▸ QUESTIONS TO ANSWER:
a) List every movie genre that the movie similarity text names.
b) Write what comes next in the movie similarity text, starting after its last sentence.

In this research, we aim to examine the effectiveness of various distance measures in identifying the similarity between movie networks and categorizing movies based on their genres. To conduct this investigation, we handpicked at least three movies from each of the following genres: horror, sci-fi, romance, and comedy. Since extracting the multilayer network from each movie script requires manual intervention, which takes much time, we limited our selection to only 15 movies presented in Table 2. To obtain movie scripts, we referred to the IMSDb database through the website at https://imsdb.com/.
To support our study, we had to compare our approach’s outputs with ground truth data, which consist of movies ranked according to their similarities. As far as we know, no pre-existing ground truth data exist that classifies movies based on their similarity. Therefore, we had to build our ground truth data. To achieve this, we surveyed 100 participants, asking them to rank the similarity between different pairs of movies on a scale of 0 (indicating less similarity) to 10 (indicating high similarity). Table 3 shows the collected survey data, presenting the order of similarity for each pair of movies.
Figure A1, Figure A2 and Figure A3 illustrate movie networks, where every figure depicts a character, keyword, or location entity across various movie genres (sci-fi, romance, horror, and comedy). Figure A1 enables the visualization of similarities between characters within the same genre and dissimilarities between character networks belonging to different categories. The movie networks presented in Figure A1, Figure A2 and Figure A3 were generated using Gephi software. For illustration, we provide movie stories in Appendix A.1.
Overall, movie network visualizations, movie stories, and survey data serve as a robust foundation for our research, leading to significant insights and valuable contributions to the field of movie analysis. Indeed, researchers can rely on the ground truth data collected in Table 3 to analyze similarities among movies and turn to the movie networks illustrated in Figure A1, Figure A2 and Figure A3 for visual comparisons.

5. Methodology

This work aims at measuring the similarity between a pair of movies. To this end, we propose a methodology composed of three main steps: (1) extracting the multilayer network from a movie script; (2) extracting the network features; (3) computing the distance between a pair of movie networks. Figure 6 shows the pipeline process.

▸ STORED DATA:

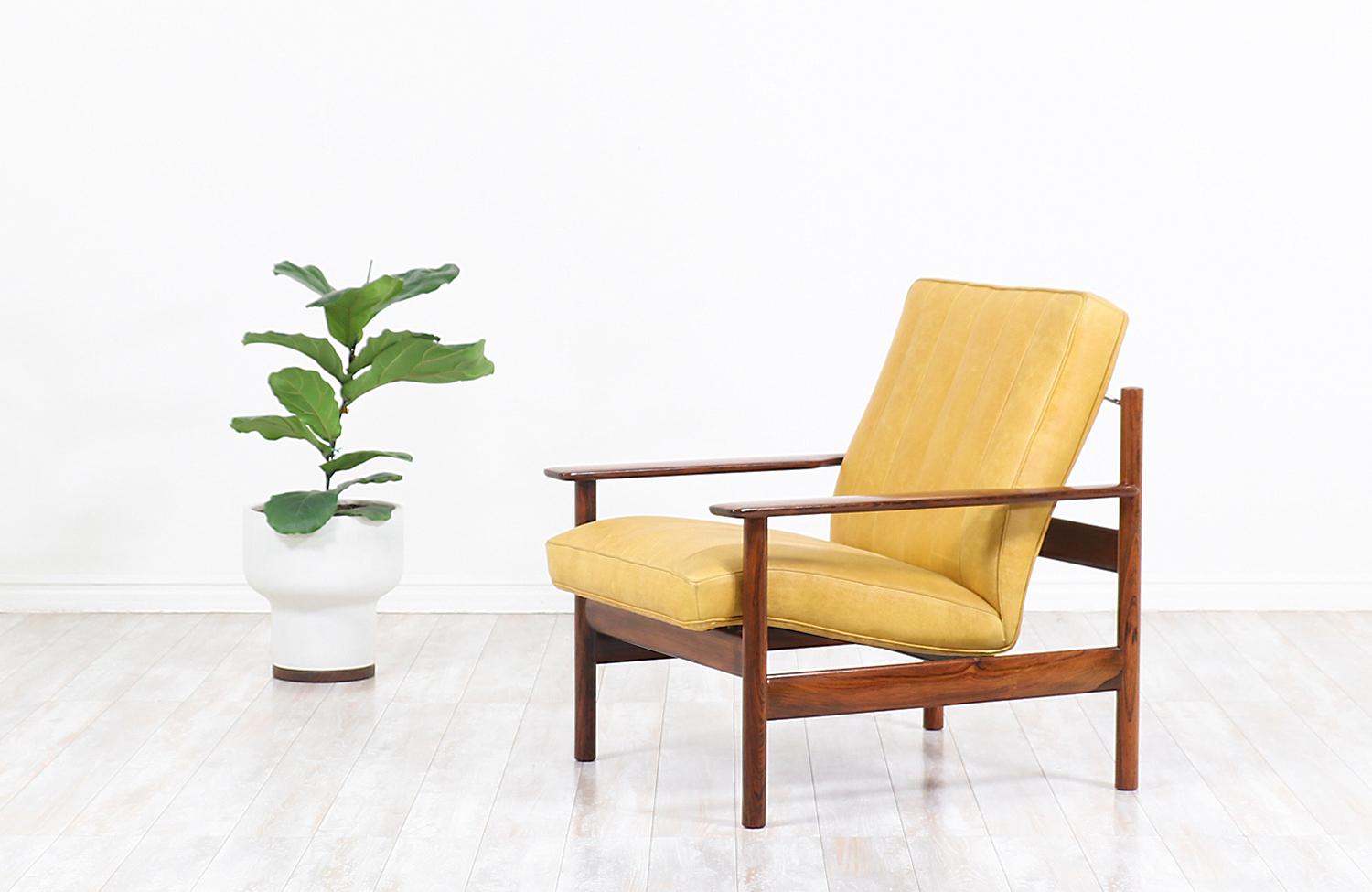 Cozy lounge chair designed by Sven Ivar Dysthe for Dokka Møbler in Norway circa 1960s. This rare and exclusive Model-1001 design features a solid Brazilian rosewood frame that supports the newly upholstered seat in mustard yellow full-grain leather.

▸ ANSWERS BY ITEM:
a) Horror, sci-fi, romance, comedy

b)
In the first step of our methodology, we extract a multilayer network for each movie. Section 2.2 presents, in detail, the process of multilayer extraction. At the end of this level, we obtain for each movie three layers (character, keyword, and location) and their relationships. In this work, we compare layers of the same entity, considering monolayers and intralayer links, ignoring the interlayer relationships. For example, we compare the character network of the first movie with the character network of the second movie. We provide a schema in Figure 6 to illustrate the process. The inputs consist of character layers A and B. Character layer A is associated with movie A, whereas character layer B is associated with movie B. Alternatively, the input could be a pair of keywords or location layers.
The second step consists of extracting the features of networks A and B. Network properties are crucial in network analysis as they provide us with precise information about the network’s structure and characteristics. The features investigate nodes, edges, and neighborhood topology. Generally, there are two levels of network features: global and local. (i) Local features associate with each node a specific property, such as node degrees. (ii) Global features capture the overall graph, such as graph diameter. Several extraction techniques are available for extracting the global or local properties. Table 4 summarizes the features integrated into the methods that we used for our study. A vector, matrix, or single value could represent features. Figure 6 shows feature matrices extracted from movie networks A and B, respectively. Then, feature vectors A and B are extracted or reshaped from feature matrices.
The third step relies on investigating the difference between the structural features of layers A and B. Quantifying the similarity between a pair of networks involves finding the difference between their structural information. In other words, finding the distance between a pair of layers is computing the difference between their feature vectors. Once the computation is complete, a single output value is obtained, representing the distance between networks A and B.
Table 4. Methods and their features.
Table 4. Methods and their features.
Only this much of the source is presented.